E’ il 18 gennaio 1919 quando, al termine della  prima guerra mondiale, si apre la Conferenza di pace di Parigi, congresso internazionale al termine del quale l’assetto geopolitico dell’Europa apparirà completamente ridefinito. Alla Conferenza di Parigi partecipano i delegati dei paesi vincitori – Stati Uniti, Italia, Francia, Gran Bretagna e Giappone -, dando vita a 5 trattati fondamentali: il trattato di Versailles, che impone alla Germania la rinuncia ai vasti territori coloniali e la cessione alla Francia dell’Alsazia e la Lorena, oltre a pesanti indennizzi di guerra; il trattato di Saint-Germain, che impegna l’Austria a cedere all’Italia il Trentino, l’Alto Adige, l’Istria e l’Alto Bacino dell’Isonzo; il trattato di Neuilly, con il quale la Bulgaria viene riconosciuta indipendente; il trattato di Sèvres, che priva la Turchia di tutti i territori arabi e della sovranità sugli stretti; e il trattato del Trianon con l’Ungheria, costretta a cedere la Galizia alla Polonia e la regione della Transilvania alla Romania. E’ inoltre proprio durante la Conferenza di Parigi che viene fondata la Società delle Nazioni, prima organizzazione intergovernativa atta a garantire la sicurezza di tutti gli stati aderenti, lavorare per il mantenimento della pace attraverso la gestione diplomatica dei conflitti e il controllo degli armamenti e sviluppare la cooperazione internazionale. Dalle sue ceneri, nel 1945 nascerà l’odierna Organizzazione delle Nazioni Unite (ONU).

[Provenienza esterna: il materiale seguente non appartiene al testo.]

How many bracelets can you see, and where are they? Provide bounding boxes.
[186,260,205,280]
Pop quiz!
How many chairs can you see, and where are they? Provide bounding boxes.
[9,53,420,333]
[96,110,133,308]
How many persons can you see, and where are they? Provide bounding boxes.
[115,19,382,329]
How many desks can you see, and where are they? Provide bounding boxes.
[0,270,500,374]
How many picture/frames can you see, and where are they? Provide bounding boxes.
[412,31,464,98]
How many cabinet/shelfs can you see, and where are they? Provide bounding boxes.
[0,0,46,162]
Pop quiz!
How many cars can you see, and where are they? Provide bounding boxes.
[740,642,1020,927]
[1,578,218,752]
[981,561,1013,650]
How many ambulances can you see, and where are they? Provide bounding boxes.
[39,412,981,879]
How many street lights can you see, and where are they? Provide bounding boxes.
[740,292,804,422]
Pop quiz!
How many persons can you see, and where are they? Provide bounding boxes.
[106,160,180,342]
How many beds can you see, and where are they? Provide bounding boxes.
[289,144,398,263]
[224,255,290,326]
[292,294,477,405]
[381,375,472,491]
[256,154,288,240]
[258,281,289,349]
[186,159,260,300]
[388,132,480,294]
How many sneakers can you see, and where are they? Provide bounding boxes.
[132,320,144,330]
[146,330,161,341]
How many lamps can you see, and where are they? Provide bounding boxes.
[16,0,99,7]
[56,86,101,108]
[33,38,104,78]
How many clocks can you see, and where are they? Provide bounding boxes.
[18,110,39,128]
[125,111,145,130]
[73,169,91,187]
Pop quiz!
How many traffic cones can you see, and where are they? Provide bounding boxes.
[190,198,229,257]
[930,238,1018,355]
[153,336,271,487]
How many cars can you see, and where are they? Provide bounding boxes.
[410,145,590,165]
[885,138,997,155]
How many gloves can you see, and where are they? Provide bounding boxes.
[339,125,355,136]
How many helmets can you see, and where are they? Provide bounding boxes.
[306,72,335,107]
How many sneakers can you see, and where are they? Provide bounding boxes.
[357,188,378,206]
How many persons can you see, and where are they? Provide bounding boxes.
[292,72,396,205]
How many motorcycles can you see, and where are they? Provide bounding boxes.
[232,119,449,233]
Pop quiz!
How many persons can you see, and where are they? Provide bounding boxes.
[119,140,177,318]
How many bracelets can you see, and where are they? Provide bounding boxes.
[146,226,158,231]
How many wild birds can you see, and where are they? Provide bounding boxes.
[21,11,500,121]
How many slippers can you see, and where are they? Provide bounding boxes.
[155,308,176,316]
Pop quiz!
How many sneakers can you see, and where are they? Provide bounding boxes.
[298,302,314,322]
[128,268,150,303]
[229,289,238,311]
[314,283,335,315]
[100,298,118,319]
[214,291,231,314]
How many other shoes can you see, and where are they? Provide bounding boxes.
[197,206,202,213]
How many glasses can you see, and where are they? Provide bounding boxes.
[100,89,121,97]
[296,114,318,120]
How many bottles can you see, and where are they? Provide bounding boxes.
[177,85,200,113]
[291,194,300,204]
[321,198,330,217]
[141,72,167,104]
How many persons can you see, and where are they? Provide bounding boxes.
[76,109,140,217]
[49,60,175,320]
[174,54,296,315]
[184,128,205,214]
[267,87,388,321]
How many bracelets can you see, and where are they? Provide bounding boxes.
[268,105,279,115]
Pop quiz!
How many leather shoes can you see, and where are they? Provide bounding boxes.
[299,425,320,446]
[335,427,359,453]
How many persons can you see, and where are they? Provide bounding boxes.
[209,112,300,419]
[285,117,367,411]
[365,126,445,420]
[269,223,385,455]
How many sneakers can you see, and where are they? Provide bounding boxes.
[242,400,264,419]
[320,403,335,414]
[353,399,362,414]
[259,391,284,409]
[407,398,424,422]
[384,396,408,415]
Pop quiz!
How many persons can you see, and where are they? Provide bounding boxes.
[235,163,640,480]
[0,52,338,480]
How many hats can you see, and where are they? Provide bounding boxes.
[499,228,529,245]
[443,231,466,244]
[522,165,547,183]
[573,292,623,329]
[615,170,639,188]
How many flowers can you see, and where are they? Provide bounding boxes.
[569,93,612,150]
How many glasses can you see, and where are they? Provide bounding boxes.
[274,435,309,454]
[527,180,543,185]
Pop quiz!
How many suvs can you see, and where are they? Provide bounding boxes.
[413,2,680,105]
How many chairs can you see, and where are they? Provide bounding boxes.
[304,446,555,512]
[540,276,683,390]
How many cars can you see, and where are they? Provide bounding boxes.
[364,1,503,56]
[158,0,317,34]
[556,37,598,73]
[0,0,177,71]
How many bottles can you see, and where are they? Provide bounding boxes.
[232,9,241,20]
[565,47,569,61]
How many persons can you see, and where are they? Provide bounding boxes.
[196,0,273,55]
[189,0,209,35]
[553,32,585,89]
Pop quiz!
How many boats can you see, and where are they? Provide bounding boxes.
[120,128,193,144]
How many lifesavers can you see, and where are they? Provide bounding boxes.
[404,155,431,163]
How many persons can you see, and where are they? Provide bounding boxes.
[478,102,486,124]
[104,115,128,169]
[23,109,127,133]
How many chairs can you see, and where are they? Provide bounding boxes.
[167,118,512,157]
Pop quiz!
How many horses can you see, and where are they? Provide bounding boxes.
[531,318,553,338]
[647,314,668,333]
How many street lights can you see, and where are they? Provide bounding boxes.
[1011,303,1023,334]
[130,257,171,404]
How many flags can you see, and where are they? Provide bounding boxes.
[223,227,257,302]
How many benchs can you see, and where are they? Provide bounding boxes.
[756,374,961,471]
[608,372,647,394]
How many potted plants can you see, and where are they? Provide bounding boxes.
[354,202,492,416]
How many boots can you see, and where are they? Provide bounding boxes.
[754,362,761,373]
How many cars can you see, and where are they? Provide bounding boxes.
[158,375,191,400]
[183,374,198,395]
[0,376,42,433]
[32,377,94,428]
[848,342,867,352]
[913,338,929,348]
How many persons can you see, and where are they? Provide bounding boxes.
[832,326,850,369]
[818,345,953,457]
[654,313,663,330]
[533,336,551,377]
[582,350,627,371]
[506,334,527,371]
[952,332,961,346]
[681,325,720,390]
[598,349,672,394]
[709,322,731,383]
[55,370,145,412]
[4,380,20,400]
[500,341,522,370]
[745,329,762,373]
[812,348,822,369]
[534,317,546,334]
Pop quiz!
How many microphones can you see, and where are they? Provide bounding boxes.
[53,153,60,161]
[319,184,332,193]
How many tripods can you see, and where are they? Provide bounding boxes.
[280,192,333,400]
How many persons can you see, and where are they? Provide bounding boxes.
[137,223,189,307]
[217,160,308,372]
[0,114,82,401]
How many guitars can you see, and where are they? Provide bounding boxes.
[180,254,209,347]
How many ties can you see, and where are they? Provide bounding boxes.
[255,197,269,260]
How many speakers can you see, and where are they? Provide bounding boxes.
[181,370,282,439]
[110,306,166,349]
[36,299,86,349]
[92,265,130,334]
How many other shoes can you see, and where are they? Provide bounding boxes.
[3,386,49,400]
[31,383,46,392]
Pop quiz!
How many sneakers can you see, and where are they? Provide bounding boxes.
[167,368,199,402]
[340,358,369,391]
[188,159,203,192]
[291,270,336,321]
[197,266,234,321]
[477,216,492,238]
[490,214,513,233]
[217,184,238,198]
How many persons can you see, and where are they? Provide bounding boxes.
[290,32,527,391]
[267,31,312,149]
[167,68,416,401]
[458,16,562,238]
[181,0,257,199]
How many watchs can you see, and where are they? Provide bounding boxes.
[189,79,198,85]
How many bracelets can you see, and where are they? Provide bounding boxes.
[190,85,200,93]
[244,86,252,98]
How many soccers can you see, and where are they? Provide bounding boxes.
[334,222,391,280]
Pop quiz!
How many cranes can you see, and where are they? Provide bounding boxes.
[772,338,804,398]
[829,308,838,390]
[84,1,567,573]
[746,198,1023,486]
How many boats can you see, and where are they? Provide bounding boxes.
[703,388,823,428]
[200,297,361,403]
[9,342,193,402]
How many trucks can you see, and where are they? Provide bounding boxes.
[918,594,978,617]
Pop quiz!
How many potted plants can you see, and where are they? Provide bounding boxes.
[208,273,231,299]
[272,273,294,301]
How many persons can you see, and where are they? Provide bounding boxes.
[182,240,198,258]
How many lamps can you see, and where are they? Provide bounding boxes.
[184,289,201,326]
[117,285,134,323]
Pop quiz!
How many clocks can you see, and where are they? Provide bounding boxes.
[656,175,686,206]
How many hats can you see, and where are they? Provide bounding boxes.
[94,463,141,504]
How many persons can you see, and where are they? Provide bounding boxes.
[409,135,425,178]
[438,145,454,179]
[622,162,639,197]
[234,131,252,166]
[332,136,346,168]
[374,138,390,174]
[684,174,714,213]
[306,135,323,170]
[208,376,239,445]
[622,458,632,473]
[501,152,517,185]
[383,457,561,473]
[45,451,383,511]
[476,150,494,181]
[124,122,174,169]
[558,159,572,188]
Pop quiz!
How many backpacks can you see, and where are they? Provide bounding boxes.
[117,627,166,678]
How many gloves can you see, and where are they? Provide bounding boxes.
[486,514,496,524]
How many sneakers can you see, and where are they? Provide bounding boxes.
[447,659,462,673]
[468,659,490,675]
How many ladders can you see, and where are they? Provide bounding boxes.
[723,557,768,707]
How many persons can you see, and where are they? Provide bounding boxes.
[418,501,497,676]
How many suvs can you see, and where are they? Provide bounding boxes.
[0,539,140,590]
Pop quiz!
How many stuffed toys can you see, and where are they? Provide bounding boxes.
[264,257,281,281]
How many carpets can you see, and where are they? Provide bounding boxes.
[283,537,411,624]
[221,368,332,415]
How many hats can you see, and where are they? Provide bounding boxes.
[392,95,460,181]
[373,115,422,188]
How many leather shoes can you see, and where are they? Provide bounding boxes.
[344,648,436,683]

 Esattamente 15 anni prima, il 18 gennaio del 1904 nasceva Archibald Alexander Leach, universalmente noto con il nome d’arte di Cary Grant, attore britannico naturalizzato statunitense, ancora oggi ricordato tra i più brillanti interpreti di Hollywood. Versatile, affascinante, dotato di raffinata eleganza e sottile ironia, Cary Grant è stato diretto dai più importanti registi dell’epoca, da Howard Hawks a Frank Capra, George Cukor e, naturalmente, Alfred Hitchcock, che lo volle come protagonista in diversi thriller di successo. Nella corposa filmografia dell’attore (apparso in un centinaio di pellicole) si annoverano capolavori quali Intrigo internazionale (1959, regia di Alfred Hitchcock); Caccia al ladro (Hitchcock, 1955); Ero uno sposo di guerra (Howard Hawks, 1949); Notorious – L’amante perduta (Hitchcock, 1946), che vede Grant recitare al fianco di una bravissima Ingrid Bergman; Arsenico e vecchi merletti (Frank Capra, 1944); Il sospetto (Hitchcock, 1941); Scandalo a Filadelfia (George Cukor, 1940), una delle più brillanti e riuscite commedie dell’epoca e Susanna! (Howard Hawks, 1938).